#### [TEXTO DO DOCUMENTO]
┄┄┄┄┄┄┄┄┄┄┄┄┄┄┄┄┄┄┄┄

Animais de estimação e empresas do setor no RS
A região Sul concentra mais de 17% dos pets do país, segundo dados do Instituto Pet Brasil de 2020. O estado do Rio Grande do Sul é o que tem o maior número de animais de estimação da região, com 7,2% da população pet brasileira em 2020, ficando atrás somente do estado de São Paulo. Já em 2018, o instituto divulgou que a região Sudeste concentrava quase 50% dos pets do Brasil, em seguida vinha a região Nordeste com 21,4%, a região Centro-Oeste com 7,2% e a região Norte com 6,3%. Não há dados atualizados das outras regiões no ano de 2020.

┄┄┄┄┄┄┄┄┄┄┄┄┄┄┄┄┄┄┄┄

#### [ITEM DA TAREFA 1]
Responda, com base no texto sobre animais de estimação no RS:
(a) Qual instituição é indicada como fonte dos dados de 2020?
(b) Que percentual da população pet brasileira o Rio Grande do Sul detinha em 2020?
(c) Segundo a divulgação de 2018, qual região concentrava quase 50% dos pets do Brasil?
#### [ITEM DA TAREFA 2]
Devolva, do texto sobre animais de estimação no RS, tudo o que vai de "Animais de estimação e" até "ano de 2020.".

#### [Trechos do conjunto de dados]
┄┄┄┄┄┄┄┄┄┄┄┄┄┄┄┄┄┄┄┄

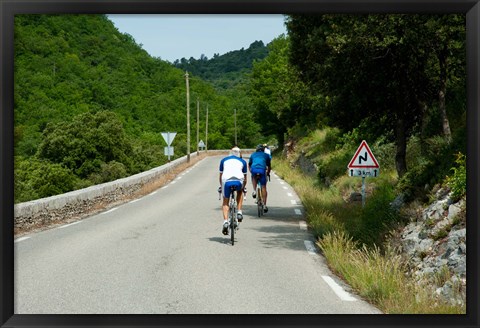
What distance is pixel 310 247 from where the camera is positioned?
11.1 metres

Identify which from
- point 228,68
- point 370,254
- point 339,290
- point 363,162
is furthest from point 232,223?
point 228,68

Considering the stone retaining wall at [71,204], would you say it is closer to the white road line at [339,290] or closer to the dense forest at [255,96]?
the dense forest at [255,96]

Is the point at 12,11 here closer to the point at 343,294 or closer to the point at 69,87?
the point at 343,294

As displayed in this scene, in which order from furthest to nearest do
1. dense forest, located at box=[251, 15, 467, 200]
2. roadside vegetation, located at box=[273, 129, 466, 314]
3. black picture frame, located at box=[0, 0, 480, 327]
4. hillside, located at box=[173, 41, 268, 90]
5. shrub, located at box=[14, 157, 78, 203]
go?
hillside, located at box=[173, 41, 268, 90] → shrub, located at box=[14, 157, 78, 203] → dense forest, located at box=[251, 15, 467, 200] → roadside vegetation, located at box=[273, 129, 466, 314] → black picture frame, located at box=[0, 0, 480, 327]

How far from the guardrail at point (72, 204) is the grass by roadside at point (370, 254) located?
6.44m

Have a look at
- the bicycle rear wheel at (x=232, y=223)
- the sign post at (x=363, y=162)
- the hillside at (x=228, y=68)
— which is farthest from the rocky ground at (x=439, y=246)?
the hillside at (x=228, y=68)

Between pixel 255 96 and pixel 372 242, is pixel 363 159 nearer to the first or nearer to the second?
pixel 372 242

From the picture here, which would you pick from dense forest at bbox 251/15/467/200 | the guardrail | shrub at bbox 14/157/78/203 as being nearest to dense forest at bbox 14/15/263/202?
shrub at bbox 14/157/78/203

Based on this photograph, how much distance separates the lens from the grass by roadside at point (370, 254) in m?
6.29

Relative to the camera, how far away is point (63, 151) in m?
51.5

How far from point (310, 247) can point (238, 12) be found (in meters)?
7.16

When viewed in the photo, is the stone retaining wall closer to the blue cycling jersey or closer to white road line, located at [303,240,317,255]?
the blue cycling jersey

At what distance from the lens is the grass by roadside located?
6.29 metres

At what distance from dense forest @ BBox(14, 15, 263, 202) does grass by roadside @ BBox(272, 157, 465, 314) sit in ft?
91.2
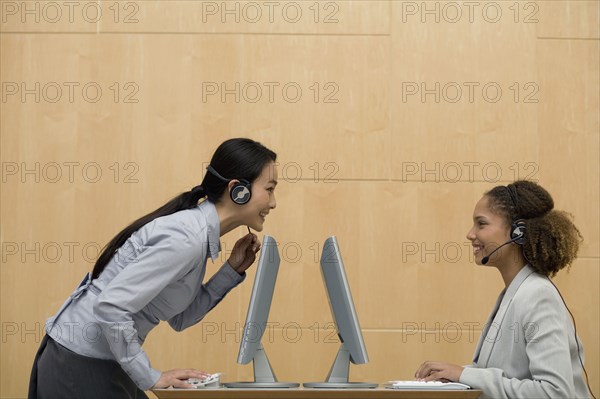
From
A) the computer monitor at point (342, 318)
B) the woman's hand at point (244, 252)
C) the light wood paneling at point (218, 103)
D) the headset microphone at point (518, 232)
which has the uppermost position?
the light wood paneling at point (218, 103)

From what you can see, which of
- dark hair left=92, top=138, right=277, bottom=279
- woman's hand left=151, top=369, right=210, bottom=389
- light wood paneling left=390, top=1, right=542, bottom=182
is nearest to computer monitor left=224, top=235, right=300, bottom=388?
woman's hand left=151, top=369, right=210, bottom=389

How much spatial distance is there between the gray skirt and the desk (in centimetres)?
35

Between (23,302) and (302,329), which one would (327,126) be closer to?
(302,329)

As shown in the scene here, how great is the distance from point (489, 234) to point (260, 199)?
2.17 ft

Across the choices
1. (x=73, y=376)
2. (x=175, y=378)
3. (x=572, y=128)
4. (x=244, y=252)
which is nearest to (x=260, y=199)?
(x=244, y=252)

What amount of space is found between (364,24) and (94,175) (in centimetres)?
139

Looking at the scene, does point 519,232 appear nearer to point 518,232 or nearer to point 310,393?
Result: point 518,232

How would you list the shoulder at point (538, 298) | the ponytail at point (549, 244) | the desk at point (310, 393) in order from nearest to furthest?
the desk at point (310, 393) < the shoulder at point (538, 298) < the ponytail at point (549, 244)

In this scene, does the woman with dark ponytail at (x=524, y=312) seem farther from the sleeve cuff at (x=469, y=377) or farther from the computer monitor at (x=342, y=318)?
the computer monitor at (x=342, y=318)

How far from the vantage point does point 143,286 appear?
2.03m

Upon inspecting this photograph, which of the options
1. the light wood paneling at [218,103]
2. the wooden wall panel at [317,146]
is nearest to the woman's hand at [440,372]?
the wooden wall panel at [317,146]

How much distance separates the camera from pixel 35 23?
3686 mm

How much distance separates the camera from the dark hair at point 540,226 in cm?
219

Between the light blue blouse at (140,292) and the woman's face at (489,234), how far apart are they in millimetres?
750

┄┄┄┄┄┄┄┄┄┄┄┄┄┄┄┄┄┄┄┄

#### [RESPOSTA DA TAREFA 1]
(a) O Instituto Pet Brasil.
(b) 7,2%.
(c) A região Sudeste.

#### [RESPOSTA DA TAREFA 2]
Animais de estimação e empresas do setor no RS
A região Sul concentra mais de 17% dos pets do país, segundo dados do Instituto Pet Brasil de 2020. O estado do Rio Grande do Sul é o que tem o maior número de animais de estimação da região, com 7,2% da população pet brasileira em 2020, ficando atrás somente do estado de São Paulo. Já em 2018, o instituto divulgou que a região Sudeste concentrava quase 50% dos pets do Brasil, em seguida vinha a região Nordeste com 21,4%, a região Centro-Oeste com 7,2% e a região Norte com 6,3%. Não há dados atualizados das outras regiões no ano de 2020.